Митрополит приводит несколько примеров, подтверждающих эту мысль, и продолжает:

– Теперь меня судят во второй раз представители народа. Я ни в чем не виноват перед теми рабочими, которые вас, судьи, послали судить меня. Я аполитичен, живу только интересами церкви и народа и во всем исполняю веления Господа. Не виноваты и другие. Здесь старались выяснить вопрос, был ли подсудимый Бычков на собрании у Аксенова. Перед раскрытой могилой призываю имя Божие и заявляю: не был.

Каков бы ни был ваш приговор, я буду знать, что он вынесен не вами, а идет от Господа Бога, и что бы со мной ни случилось, я скажу: Слава Богу.

Митрополит осеняет себя крестным знамением и садится.

Подсудимый Новицкий свое последнее слово, в котором он заявляет о своей невиновности, о том, что он никогда не был врагом народа, предателем его и изменником, чему доказательством служит вся его жизнь и деятельность, кончает просьбой, обращенной к Революционному Трибуналу:

– Если все-таки нужна жертва в этом процессе, возьмите мою жизнь, но пощадите остальных. Хотя после меня и останется 14-летняя девочка...

Ковшаров вспоминает, как во время своей адвокатской практики ему приходилось выступать в военных судах, когда он как защитник, отстаивая жизнь подсудимых перед суровыми, непреклонными судьями, исполнителями воли власти, требовал строгого соответствия между преступлением и наказанием. Здесь также приходится говорить о том, что грозящее наказание никак не может находиться в соответствии с теми данными, которыми располагает обвинение. Общественный обвинитель Смирнов неоднократно называл нас здесь лжецами, лицемерами, обманщиками. Но он нас должен бы был назвать сумасшедшими, если бы мы вздумали начать войну с Советской властью с целью ее свержения с армией баб и подростков. И эти после того, как эту власть не могли свергнуть вооруженные организованные армии Колчака, Деникина, Юденича, поляков.

Разбирая доводы обвинения, Ковшаров свое последнее слово кончает заявлением:

– Для братской могилы в 16 человек материала для обвинения мало.

Подсудимый Елачич заявляет, что он также не может принять на свой счет обвинений в измене и предательстве народа. Во всей своей жизни он не знает моментов, когда он выступил бы против народа, против рабочих, интересы которых для него были особенно дороги. Суд уже знает о его работах по расследованию ленских событий. Он спокоен за свою участь, знает и сознает свою правоту.

··········

ЦЕЛЬ УПРАЖНЕНИЯ:
Продолжите фрагмент о последних словах подсудимых на суде, начав сразу после его последнего предложения.

Записи с вопросами по сценам
··········

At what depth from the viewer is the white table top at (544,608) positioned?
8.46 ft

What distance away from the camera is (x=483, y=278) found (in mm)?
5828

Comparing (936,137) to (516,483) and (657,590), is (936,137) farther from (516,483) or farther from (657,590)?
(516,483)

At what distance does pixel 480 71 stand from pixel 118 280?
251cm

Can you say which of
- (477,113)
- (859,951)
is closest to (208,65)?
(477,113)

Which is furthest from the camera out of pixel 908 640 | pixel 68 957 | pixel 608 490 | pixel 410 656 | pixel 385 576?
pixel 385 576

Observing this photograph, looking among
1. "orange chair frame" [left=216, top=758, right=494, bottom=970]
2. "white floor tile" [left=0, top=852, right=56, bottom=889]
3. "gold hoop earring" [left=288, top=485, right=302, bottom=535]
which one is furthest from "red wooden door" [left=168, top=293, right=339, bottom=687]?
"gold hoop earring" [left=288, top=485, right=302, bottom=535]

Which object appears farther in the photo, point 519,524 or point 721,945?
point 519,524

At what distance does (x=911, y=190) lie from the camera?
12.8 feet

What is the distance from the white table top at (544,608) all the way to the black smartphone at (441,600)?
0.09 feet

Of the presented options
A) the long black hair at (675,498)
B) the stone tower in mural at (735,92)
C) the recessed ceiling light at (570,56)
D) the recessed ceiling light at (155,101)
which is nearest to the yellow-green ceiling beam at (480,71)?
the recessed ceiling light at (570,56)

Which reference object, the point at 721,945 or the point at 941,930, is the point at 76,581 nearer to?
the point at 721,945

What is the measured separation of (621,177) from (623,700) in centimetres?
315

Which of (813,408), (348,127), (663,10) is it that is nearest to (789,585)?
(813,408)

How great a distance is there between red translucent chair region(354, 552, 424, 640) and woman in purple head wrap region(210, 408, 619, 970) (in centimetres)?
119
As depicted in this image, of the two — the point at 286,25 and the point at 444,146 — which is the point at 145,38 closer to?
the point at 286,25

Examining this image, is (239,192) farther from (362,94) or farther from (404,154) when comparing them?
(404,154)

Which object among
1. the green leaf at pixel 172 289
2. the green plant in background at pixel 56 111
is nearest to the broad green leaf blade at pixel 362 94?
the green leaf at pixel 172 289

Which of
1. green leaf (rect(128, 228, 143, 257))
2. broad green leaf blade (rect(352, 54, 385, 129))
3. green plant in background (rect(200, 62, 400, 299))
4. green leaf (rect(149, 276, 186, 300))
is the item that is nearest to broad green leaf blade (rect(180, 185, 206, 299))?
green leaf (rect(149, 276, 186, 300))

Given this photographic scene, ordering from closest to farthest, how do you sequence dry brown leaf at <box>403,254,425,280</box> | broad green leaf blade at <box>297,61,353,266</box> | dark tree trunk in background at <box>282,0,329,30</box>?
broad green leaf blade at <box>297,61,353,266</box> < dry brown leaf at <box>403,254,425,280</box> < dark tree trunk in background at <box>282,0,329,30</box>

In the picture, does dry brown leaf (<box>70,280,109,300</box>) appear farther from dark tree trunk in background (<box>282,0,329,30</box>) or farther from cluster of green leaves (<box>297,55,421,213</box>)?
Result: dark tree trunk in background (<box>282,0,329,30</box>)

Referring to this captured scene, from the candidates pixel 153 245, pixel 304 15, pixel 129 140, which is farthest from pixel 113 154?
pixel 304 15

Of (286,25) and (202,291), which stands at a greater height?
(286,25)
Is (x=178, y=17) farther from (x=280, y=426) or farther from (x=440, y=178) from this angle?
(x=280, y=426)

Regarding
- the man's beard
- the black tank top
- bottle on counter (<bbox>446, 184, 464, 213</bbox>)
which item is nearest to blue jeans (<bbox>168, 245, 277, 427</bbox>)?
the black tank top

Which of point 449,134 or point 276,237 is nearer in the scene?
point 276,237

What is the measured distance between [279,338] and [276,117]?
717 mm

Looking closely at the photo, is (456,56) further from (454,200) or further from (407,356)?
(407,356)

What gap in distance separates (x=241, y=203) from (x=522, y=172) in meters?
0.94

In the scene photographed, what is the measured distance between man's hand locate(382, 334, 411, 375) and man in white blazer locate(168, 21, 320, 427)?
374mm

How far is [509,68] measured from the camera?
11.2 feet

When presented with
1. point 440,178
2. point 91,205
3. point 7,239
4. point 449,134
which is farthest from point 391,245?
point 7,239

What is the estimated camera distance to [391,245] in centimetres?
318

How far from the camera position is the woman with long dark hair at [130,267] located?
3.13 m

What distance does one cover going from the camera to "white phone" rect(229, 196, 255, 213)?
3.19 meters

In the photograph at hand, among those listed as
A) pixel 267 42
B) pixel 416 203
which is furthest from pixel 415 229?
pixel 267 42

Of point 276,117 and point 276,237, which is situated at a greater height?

··········

ОТВЕТ НИЖЕ:
Профессор Бенешевич заявляет, что он с большим интересом и с большим сочувствием выслушал речь обвинителя Смирнова. Он слушал ее и в то же время думал о тех погибших дарованиях и талантах, которые в прежнее время при прежних условиях царского режима не могли пробить себе дороги, встать на свой путь. Он не сомневается, что, будь эти условия иными, Смирнов добился бы не только образования, но и «высшего образования», о котором он здесь так много говорил, быть может, он сделался бы талантливым ученым, профессором и, быть может, также вместе с нами, профессорами, выслушивал бы упреки в измене и предательстве.

Подсудимый говорит о своей ученой деятельности, которой он отдал всю свою жизнь, и отмечает странную иронию судьбы: 25-летие этой деятельности ему пришлось встретить на скамье подсудимых и иметь среди своих обвинителей своих учеников.

Ни по каким предъявленным ему статьям он виновным себя не признает.

Священник Чуков говорит:

– Последнее слово – последняя правда. И вы, судьи, должны верить этой правде и этому слову. Ведь перед смертью лгать нельзя, нельзя осквернять уст своих ложью.

В приписываемых ему преступлениях он виновным себя не признает. Он не делал ничего преступного, а делал, что мог, для общей пользы. В вопросах об изъятии он спокоен, ибо Казанский собор, настоятелем которого он был, дал в пользу голодающих 125 пудов ценностей.

– Единственно, что меня заботило, это оставить своим детям честное, незапятнанное имя, и я его таким оставлю. Жаль, конечно, детей, но если нужно, я встречу смерть спокойно.

Священник Зенкевич. Личное горе – потеря любимого человека, бросившего в меня семена религии, светлая память о нем заставили меня надеть рясу. И неужели только эта ряса сделала меня врагом народа? Нет, я никогда не был его врагом, ни в чем себя не чувствую виновным ни перед ним, ни перед вами.

Епископ Венедикт (Плотников) также заявляет о своей невиновности. Но если придется умереть, он встретит смерть как верующий.

Священник Чельцов отмечает, что он один из первых 32-х, поставивших себе целью обновление церкви. В преступных деяниях он не участвовал и не мог участвовать.

– Мне уже 52 года, мне смерть не может быть страшной. Жаль семерых детей, тяжело сознание, что умру невинным, но обвиненным.

Священник Богоявленский вспоминает время своего служения в Крестах и свои отношения с политическими заключенными:

– Я им как священник, конечно, был не нужен, но я им был нужен как человек, и я знал, что мое сочувственное отношение, моя забота о них и небольшая посильная помощь им дорога, и они ее ценили.

Он также заявляет о своей невиновности.

Подсудимый Огнев опровергает утверждение Красницкого, что члены Правления принадлежали к кадетской партии.

Архимандрит Сергий (Шеин) говорит, что ему будет поставлена и ставится в вину его принадлежность к фракции националистов в Государственной Думе. Но он в Думе не занимался политической борьбой, а работал исключительно в церковной комиссии. Монашество он принял не для того, чтобы скрыть под клобуком свое политическое прошлое, а по своим религиозным убеждениям; никакой борьбы с Советской властью не вел, вел только борьбу с самим собой. Смерть он встретит спокойно, зная, что она, как и все, – от Бога.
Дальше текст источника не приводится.